Your objective. Run through the records and, wherever a line holds the word "jsbanner", return that line.

Exercise data.
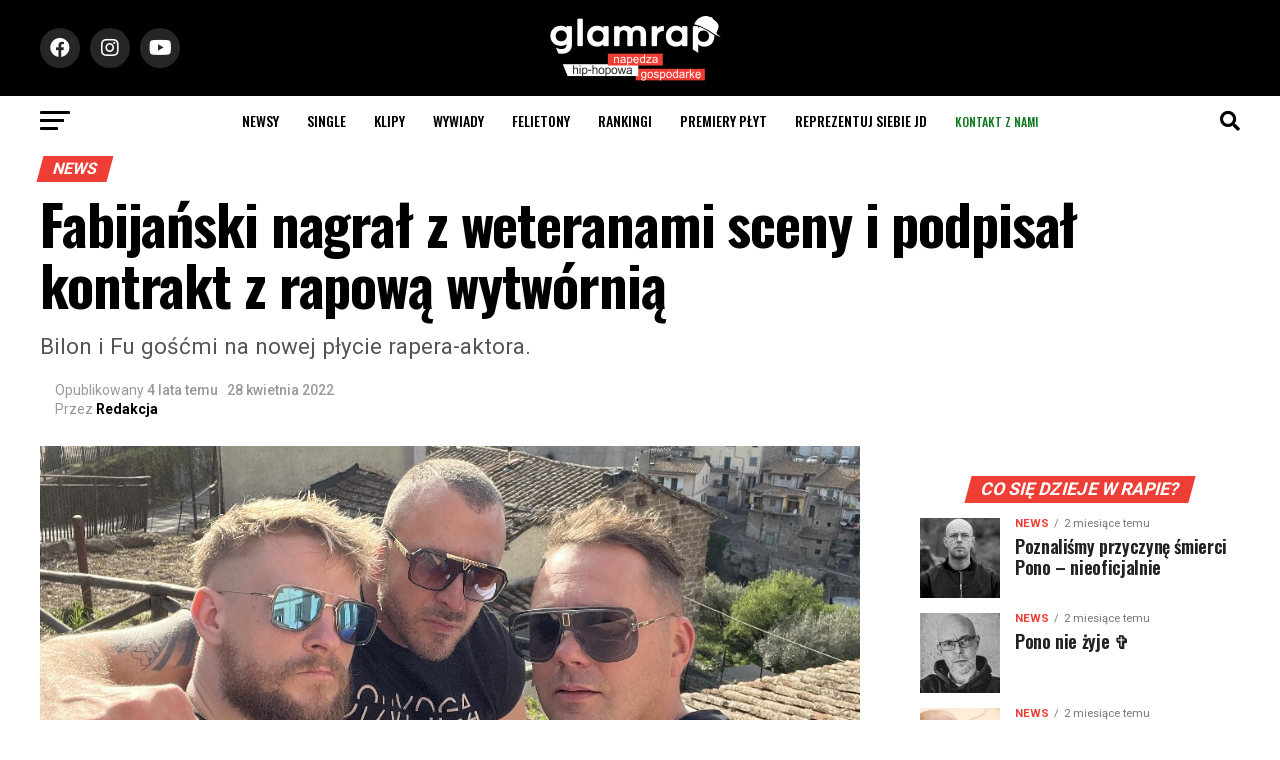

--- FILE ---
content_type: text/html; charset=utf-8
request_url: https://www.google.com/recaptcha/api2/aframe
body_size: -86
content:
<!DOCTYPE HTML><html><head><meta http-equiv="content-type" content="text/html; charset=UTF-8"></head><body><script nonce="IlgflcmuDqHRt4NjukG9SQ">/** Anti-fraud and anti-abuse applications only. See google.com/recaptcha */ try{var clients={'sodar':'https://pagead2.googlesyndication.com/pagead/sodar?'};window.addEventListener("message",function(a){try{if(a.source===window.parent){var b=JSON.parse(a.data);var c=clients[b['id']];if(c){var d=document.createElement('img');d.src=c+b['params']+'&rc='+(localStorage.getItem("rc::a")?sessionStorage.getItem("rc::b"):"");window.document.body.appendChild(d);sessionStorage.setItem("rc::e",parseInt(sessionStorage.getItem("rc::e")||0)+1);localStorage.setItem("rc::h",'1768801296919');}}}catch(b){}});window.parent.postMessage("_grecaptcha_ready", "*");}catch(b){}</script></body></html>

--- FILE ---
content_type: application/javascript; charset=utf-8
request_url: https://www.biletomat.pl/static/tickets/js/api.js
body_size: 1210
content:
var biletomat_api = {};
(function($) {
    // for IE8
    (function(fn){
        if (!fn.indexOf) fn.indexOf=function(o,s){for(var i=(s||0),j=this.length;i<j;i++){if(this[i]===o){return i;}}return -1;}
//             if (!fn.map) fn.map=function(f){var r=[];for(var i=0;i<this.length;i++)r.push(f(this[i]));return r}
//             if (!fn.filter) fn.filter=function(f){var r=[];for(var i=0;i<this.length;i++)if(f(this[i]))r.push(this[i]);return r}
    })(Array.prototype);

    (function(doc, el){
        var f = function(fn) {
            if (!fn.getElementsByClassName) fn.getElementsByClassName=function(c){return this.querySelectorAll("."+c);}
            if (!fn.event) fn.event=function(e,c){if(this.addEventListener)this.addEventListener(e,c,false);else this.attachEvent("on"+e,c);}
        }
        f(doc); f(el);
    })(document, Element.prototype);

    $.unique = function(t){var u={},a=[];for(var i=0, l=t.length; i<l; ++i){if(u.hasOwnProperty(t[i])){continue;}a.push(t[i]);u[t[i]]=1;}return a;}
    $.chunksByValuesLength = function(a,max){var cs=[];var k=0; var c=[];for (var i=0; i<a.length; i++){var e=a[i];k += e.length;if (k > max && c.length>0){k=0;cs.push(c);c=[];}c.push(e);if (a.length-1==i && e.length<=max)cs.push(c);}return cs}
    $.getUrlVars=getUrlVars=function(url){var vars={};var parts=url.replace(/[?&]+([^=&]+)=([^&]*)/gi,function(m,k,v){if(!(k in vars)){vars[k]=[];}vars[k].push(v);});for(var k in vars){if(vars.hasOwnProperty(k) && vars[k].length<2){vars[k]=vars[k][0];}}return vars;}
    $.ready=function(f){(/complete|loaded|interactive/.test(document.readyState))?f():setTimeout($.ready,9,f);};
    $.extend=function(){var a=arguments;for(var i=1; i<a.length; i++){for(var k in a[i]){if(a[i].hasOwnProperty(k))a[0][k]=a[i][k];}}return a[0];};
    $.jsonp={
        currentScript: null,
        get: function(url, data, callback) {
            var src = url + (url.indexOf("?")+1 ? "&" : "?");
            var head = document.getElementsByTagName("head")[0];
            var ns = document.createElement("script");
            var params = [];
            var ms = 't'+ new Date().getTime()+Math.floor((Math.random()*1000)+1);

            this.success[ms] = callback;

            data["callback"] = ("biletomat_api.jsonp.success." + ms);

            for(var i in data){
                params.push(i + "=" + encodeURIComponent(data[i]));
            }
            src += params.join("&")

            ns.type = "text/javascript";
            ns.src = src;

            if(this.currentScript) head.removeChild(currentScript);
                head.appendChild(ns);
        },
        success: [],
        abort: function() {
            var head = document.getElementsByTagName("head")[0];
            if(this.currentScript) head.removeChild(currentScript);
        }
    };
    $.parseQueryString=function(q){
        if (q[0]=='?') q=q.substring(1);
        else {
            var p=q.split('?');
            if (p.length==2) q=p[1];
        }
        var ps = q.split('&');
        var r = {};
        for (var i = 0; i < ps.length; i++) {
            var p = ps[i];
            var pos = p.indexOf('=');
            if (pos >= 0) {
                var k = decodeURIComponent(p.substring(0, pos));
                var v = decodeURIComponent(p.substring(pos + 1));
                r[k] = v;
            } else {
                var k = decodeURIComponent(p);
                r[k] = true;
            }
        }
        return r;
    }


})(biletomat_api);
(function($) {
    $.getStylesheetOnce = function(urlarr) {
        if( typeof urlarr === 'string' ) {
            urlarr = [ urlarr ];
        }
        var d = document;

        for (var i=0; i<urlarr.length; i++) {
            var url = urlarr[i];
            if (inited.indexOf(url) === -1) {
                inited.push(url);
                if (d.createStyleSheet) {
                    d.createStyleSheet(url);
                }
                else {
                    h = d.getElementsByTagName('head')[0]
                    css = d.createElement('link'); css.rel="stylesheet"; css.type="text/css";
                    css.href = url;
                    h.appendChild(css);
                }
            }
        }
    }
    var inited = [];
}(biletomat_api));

...

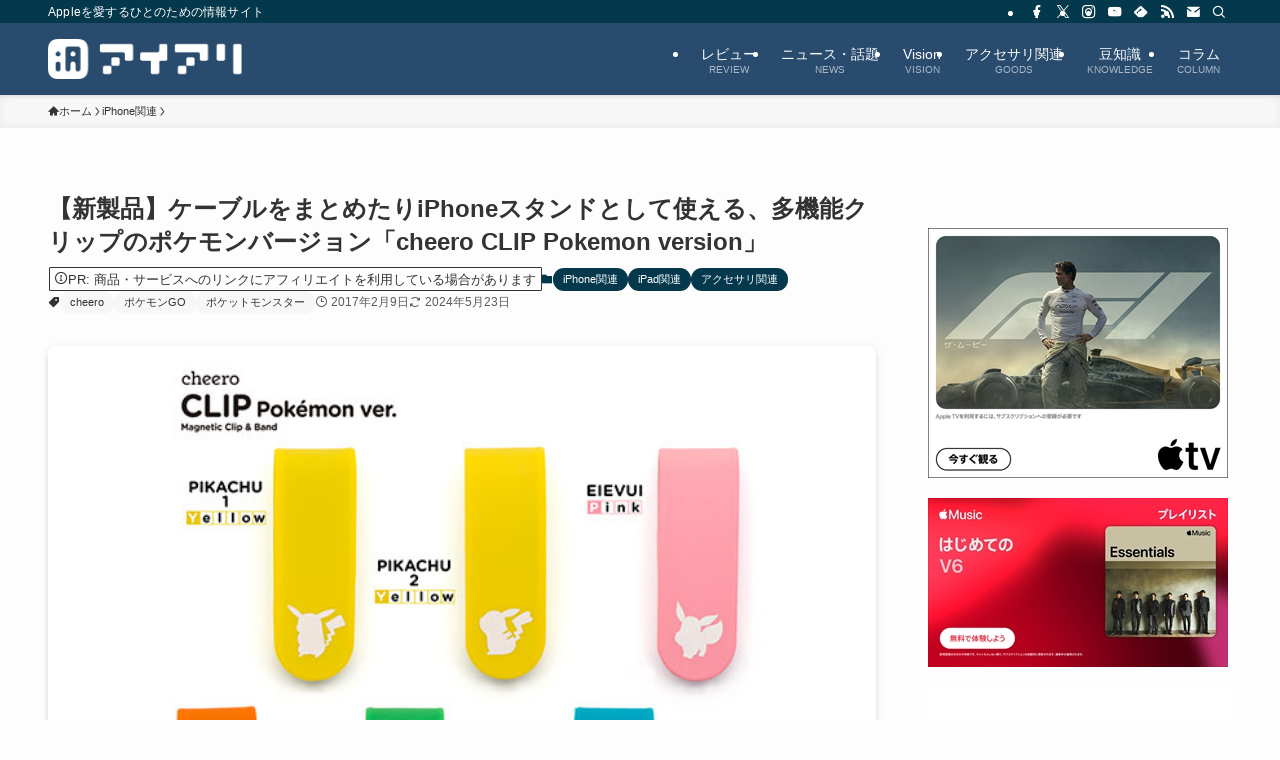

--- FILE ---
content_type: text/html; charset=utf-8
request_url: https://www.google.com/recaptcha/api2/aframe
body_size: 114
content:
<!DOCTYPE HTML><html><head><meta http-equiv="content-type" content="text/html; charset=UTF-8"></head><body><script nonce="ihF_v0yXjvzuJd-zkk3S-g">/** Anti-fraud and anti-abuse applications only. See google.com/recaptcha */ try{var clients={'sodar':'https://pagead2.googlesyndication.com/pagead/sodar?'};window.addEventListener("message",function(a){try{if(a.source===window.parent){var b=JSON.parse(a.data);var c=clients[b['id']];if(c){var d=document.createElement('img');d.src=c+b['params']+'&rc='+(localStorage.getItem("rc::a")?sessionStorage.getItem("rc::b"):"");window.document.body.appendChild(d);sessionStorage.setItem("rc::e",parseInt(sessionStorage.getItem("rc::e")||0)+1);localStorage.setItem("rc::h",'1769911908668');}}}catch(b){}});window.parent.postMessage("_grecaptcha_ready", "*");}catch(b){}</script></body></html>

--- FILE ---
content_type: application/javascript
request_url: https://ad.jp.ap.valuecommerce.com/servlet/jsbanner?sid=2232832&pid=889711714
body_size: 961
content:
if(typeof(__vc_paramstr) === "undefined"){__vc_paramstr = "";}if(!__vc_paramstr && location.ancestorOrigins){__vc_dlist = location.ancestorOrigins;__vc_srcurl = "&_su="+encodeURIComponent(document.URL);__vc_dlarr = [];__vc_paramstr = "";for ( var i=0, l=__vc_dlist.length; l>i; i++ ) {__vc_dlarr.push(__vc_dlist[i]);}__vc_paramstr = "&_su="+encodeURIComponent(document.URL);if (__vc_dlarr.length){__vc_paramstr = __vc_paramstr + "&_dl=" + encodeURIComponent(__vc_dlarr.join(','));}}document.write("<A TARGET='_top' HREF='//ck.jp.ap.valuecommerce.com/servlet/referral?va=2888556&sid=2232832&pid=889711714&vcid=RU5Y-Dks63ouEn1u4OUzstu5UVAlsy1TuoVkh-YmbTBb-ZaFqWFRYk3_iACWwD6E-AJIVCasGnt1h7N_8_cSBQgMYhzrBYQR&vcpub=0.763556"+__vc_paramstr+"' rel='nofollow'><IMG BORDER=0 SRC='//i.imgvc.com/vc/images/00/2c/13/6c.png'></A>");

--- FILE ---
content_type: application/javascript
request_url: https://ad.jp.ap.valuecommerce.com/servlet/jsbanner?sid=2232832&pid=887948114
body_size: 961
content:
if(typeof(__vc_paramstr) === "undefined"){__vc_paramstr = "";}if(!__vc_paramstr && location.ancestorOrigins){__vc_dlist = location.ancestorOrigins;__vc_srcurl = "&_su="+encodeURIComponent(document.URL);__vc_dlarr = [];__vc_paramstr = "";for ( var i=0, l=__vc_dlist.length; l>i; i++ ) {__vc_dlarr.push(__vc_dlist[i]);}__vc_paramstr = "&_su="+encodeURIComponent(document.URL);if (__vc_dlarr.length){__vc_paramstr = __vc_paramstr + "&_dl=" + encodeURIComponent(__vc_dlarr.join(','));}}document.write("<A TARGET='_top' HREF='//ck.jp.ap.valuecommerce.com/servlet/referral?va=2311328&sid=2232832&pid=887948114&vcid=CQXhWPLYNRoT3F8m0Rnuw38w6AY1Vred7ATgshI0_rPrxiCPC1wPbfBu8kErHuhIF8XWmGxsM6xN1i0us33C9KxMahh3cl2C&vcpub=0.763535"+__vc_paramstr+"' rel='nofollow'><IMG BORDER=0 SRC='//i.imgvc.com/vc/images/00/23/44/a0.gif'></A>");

Reply.
request_url: https://ad.jp.ap.valuecommerce.com/servlet/jsbanner?sid=2232832&pid=889711714
request_url: https://ad.jp.ap.valuecommerce.com/servlet/jsbanner?sid=2232832&pid=887948114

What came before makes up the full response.